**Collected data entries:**
((
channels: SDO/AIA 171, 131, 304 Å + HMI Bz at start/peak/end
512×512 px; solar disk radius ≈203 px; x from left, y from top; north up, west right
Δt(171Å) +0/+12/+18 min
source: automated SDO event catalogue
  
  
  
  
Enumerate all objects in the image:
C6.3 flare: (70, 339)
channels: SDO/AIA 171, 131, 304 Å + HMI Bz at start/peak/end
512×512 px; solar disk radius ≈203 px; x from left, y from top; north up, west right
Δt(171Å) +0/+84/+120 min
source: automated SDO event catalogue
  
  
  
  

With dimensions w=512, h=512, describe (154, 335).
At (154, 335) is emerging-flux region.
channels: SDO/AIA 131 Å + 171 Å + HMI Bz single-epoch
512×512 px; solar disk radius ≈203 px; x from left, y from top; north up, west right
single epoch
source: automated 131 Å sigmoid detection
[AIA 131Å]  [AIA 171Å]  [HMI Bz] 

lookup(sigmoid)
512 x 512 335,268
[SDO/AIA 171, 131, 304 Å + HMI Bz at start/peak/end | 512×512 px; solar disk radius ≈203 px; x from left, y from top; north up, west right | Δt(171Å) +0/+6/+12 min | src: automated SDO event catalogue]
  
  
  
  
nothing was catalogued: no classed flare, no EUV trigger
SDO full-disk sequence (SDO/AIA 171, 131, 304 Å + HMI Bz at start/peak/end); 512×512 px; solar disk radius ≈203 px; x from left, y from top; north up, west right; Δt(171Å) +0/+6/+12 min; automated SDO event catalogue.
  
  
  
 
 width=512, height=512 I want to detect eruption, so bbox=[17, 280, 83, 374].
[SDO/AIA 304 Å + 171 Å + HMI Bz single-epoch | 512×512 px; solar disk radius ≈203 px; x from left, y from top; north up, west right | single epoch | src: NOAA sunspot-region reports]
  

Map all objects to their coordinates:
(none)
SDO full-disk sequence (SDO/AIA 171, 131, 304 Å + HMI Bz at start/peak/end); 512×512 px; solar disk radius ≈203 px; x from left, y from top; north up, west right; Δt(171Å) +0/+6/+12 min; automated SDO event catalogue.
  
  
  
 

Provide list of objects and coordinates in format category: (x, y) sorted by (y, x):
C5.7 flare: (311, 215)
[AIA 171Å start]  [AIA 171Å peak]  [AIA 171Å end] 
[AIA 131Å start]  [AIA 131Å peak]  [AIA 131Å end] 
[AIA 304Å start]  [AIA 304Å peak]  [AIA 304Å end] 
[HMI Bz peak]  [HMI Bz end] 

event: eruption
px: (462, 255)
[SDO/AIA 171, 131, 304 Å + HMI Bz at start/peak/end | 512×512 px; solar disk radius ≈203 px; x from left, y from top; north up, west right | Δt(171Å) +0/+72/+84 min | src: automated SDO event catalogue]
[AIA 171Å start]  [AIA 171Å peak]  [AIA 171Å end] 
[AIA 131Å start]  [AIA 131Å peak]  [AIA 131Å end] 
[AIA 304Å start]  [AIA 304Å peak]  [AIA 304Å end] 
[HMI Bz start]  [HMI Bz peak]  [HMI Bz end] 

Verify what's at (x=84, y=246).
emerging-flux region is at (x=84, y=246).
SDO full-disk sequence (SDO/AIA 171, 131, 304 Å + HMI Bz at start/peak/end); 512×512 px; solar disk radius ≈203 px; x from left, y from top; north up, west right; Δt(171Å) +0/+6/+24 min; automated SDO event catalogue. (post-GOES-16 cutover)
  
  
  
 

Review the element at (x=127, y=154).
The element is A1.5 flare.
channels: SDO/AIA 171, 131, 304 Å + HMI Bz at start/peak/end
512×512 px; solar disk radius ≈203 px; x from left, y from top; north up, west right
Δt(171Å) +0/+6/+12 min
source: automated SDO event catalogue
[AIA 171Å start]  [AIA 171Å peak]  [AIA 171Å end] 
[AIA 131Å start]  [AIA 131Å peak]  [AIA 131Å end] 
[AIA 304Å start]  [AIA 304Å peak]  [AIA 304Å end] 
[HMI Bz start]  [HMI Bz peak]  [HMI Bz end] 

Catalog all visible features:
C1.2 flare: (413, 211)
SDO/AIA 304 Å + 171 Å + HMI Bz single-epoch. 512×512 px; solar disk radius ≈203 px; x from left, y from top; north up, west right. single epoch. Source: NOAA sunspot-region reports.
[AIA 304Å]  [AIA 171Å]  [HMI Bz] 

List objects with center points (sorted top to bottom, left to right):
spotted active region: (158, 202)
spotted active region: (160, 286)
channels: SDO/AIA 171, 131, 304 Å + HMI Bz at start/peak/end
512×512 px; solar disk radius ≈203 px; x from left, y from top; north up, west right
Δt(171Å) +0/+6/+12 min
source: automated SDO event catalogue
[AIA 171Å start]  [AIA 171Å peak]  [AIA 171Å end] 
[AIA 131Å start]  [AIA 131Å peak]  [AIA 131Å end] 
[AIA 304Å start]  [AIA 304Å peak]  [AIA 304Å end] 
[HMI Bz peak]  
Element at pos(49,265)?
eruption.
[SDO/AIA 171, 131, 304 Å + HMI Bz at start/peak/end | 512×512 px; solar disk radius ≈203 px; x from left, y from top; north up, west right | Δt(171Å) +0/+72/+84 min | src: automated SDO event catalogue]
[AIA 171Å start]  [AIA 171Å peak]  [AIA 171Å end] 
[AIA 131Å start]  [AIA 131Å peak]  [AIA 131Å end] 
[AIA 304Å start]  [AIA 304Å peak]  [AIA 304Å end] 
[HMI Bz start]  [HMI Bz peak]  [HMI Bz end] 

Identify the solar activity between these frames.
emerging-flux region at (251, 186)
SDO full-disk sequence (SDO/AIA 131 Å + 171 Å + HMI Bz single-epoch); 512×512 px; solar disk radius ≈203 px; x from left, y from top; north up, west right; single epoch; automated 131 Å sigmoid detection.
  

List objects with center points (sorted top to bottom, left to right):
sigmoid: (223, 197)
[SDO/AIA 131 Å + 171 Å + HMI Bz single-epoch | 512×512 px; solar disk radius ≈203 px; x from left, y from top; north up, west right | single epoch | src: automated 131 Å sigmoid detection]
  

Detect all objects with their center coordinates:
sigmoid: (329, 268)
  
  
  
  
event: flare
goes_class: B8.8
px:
))
**Work required:**
Exactly reproduce every record.

**Output of the task:**
channels: SDO/AIA 171, 131, 304 Å + HMI Bz at start/peak/end
512×512 px; solar disk radius ≈203 px; x from left, y from top; north up, west right
Δt(171Å) +0/+12/+18 min
source: automated SDO event catalogue
  
  
  
  
Enumerate all objects in the image:
C6.3 flare: (70, 339)
channels: SDO/AIA 171, 131, 304 Å + HMI Bz at start/peak/end
512×512 px; solar disk radius ≈203 px; x from left, y from top; north up, west right
Δt(171Å) +0/+84/+120 min
source: automated SDO event catalogue
  
  
  
  

With dimensions w=512, h=512, describe (154, 335).
At (154, 335) is emerging-flux region.
channels: SDO/AIA 131 Å + 171 Å + HMI Bz single-epoch
512×512 px; solar disk radius ≈203 px; x from left, y from top; north up, west right
single epoch
source: automated 131 Å sigmoid detection
[AIA 131Å]  [AIA 171Å]  [HMI Bz] 

lookup(sigmoid)
512 x 512 335,268
[SDO/AIA 171, 131, 304 Å + HMI Bz at start/peak/end | 512×512 px; solar disk radius ≈203 px; x from left, y from top; north up, west right | Δt(171Å) +0/+6/+12 min | src: automated SDO event catalogue]
  
  
  
  
nothing was catalogued: no classed flare, no EUV trigger
SDO full-disk sequence (SDO/AIA 171, 131, 304 Å + HMI Bz at start/peak/end); 512×512 px; solar disk radius ≈203 px; x from left, y from top; north up, west right; Δt(171Å) +0/+6/+12 min; automated SDO event catalogue.
  
  
  
 
 width=512, height=512 I want to detect eruption, so bbox=[17, 280, 83, 374].
[SDO/AIA 304 Å + 171 Å + HMI Bz single-epoch | 512×512 px; solar disk radius ≈203 px; x from left, y from top; north up, west right | single epoch | src: NOAA sunspot-region reports]
  

Map all objects to their coordinates:
(none)
SDO full-disk sequence (SDO/AIA 171, 131, 304 Å + HMI Bz at start/peak/end); 512×512 px; solar disk radius ≈203 px; x from left, y from top; north up, west right; Δt(171Å) +0/+6/+12 min; automated SDO event catalogue.
  
  
  
 

Provide list of objects and coordinates in format category: (x, y) sorted by (y, x):
C5.7 flare: (311, 215)
[AIA 171Å start]  [AIA 171Å peak]  [AIA 171Å end] 
[AIA 131Å start]  [AIA 131Å peak]  [AIA 131Å end] 
[AIA 304Å start]  [AIA 304Å peak]  [AIA 304Å end] 
[HMI Bz peak]  [HMI Bz end] 

event: eruption
px: (462, 255)
[SDO/AIA 171, 131, 304 Å + HMI Bz at start/peak/end | 512×512 px; solar disk radius ≈203 px; x from left, y from top; north up, west right | Δt(171Å) +0/+72/+84 min | src: automated SDO event catalogue]
[AIA 171Å start]  [AIA 171Å peak]  [AIA 171Å end] 
[AIA 131Å start]  [AIA 131Å peak]  [AIA 131Å end] 
[AIA 304Å start]  [AIA 304Å peak]  [AIA 304Å end] 
[HMI Bz start]  [HMI Bz peak]  [HMI Bz end] 

Verify what's at (x=84, y=246).
emerging-flux region is at (x=84, y=246).
SDO full-disk sequence (SDO/AIA 171, 131, 304 Å + HMI Bz at start/peak/end); 512×512 px; solar disk radius ≈203 px; x from left, y from top; north up, west right; Δt(171Å) +0/+6/+24 min; automated SDO event catalogue. (post-GOES-16 cutover)
  
  
  
 

Review the element at (x=127, y=154).
The element is A1.5 flare.
channels: SDO/AIA 171, 131, 304 Å + HMI Bz at start/peak/end
512×512 px; solar disk radius ≈203 px; x from left, y from top; north up, west right
Δt(171Å) +0/+6/+12 min
source: automated SDO event catalogue
[AIA 171Å start]  [AIA 171Å peak]  [AIA 171Å end] 
[AIA 131Å start]  [AIA 131Å peak]  [AIA 131Å end] 
[AIA 304Å start]  [AIA 304Å peak]  [AIA 304Å end] 
[HMI Bz start]  [HMI Bz peak]  [HMI Bz end] 

Catalog all visible features:
C1.2 flare: (413, 211)
SDO/AIA 304 Å + 171 Å + HMI Bz single-epoch. 512×512 px; solar disk radius ≈203 px; x from left, y from top; north up, west right. single epoch. Source: NOAA sunspot-region reports.
[AIA 304Å]  [AIA 171Å]  [HMI Bz] 

List objects with center points (sorted top to bottom, left to right):
spotted active region: (158, 202)
spotted active region: (160, 286)
channels: SDO/AIA 171, 131, 304 Å + HMI Bz at start/peak/end
512×512 px; solar disk radius ≈203 px; x from left, y from top; north up, west right
Δt(171Å) +0/+6/+12 min
source: automated SDO event catalogue
[AIA 171Å start]  [AIA 171Å peak]  [AIA 171Å end] 
[AIA 131Å start]  [AIA 131Å peak]  [AIA 131Å end] 
[AIA 304Å start]  [AIA 304Å peak]  [AIA 304Å end] 
[HMI Bz peak]  
Element at pos(49,265)?
eruption.
[SDO/AIA 171, 131, 304 Å + HMI Bz at start/peak/end | 512×512 px; solar disk radius ≈203 px; x from left, y from top; north up, west right | Δt(171Å) +0/+72/+84 min | src: automated SDO event catalogue]
[AIA 171Å start]  [AIA 171Å peak]  [AIA 171Å end] 
[AIA 131Å start]  [AIA 131Å peak]  [AIA 131Å end] 
[AIA 304Å start]  [AIA 304Å peak]  [AIA 304Å end] 
[HMI Bz start]  [HMI Bz peak]  [HMI Bz end] 

Identify the solar activity between these frames.
emerging-flux region at (251, 186)
SDO full-disk sequence (SDO/AIA 131 Å + 171 Å + HMI Bz single-epoch); 512×512 px; solar disk radius ≈203 px; x from left, y from top; north up, west right; single epoch; automated 131 Å sigmoid detection.
  

List objects with center points (sorted top to bottom, left to right):
sigmoid: (223, 197)
[SDO/AIA 131 Å + 171 Å + HMI Bz single-epoch | 512×512 px; solar disk radius ≈203 px; x from left, y from top; north up, west right | single epoch | src: automated 131 Å sigmoid detection]
  

Detect all objects with their center coordinates:
sigmoid: (329, 268)
  
  
  
  
event: flare
goes_class: B8.8
px:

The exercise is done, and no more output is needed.